• [EXERCISE]: Set down, unchanged, every line of the material from the line with "What is the" through the last line of the material.

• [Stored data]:
╔══

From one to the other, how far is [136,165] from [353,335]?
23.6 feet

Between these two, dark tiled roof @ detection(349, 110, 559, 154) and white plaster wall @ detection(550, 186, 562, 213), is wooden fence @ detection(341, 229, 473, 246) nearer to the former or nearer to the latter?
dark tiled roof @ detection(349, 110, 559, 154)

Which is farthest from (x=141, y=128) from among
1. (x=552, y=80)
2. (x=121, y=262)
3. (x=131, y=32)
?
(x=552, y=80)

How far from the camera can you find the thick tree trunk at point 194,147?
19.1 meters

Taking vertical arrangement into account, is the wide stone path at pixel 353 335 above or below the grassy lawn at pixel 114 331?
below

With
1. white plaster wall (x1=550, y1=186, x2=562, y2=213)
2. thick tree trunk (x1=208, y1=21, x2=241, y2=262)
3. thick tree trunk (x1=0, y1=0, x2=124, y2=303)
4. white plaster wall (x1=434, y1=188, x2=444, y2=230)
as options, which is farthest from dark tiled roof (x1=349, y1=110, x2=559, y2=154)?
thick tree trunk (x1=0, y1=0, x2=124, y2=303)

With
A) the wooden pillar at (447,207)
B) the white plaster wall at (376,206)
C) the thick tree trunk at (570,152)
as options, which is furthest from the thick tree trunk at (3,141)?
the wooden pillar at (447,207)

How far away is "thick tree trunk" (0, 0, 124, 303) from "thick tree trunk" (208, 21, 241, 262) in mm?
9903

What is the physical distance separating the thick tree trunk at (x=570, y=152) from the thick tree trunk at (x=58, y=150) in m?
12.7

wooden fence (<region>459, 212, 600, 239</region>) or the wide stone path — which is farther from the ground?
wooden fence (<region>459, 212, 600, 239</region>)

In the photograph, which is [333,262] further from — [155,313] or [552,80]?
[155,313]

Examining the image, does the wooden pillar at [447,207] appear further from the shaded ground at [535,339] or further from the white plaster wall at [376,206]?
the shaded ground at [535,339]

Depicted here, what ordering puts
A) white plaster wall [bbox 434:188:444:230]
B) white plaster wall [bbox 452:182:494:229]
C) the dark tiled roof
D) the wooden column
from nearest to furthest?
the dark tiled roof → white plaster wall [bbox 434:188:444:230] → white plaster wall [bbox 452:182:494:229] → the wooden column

╚══

• [TASK RESULT]:
What is the physical distance separating the thick tree trunk at (x=570, y=152) from the thick tree trunk at (x=58, y=150) in m?
12.7

wooden fence (<region>459, 212, 600, 239</region>) or the wide stone path — which is farther from the ground?
wooden fence (<region>459, 212, 600, 239</region>)

In the photograph, which is [333,262] further from — [155,313] or [552,80]?
[155,313]

Examining the image, does the wooden pillar at [447,207] appear further from the shaded ground at [535,339] or further from the white plaster wall at [376,206]?
the shaded ground at [535,339]

Depicted here, what ordering puts
A) white plaster wall [bbox 434:188:444:230]
B) white plaster wall [bbox 452:182:494:229]
C) the dark tiled roof
D) the wooden column
from nearest to furthest?
the dark tiled roof → white plaster wall [bbox 434:188:444:230] → white plaster wall [bbox 452:182:494:229] → the wooden column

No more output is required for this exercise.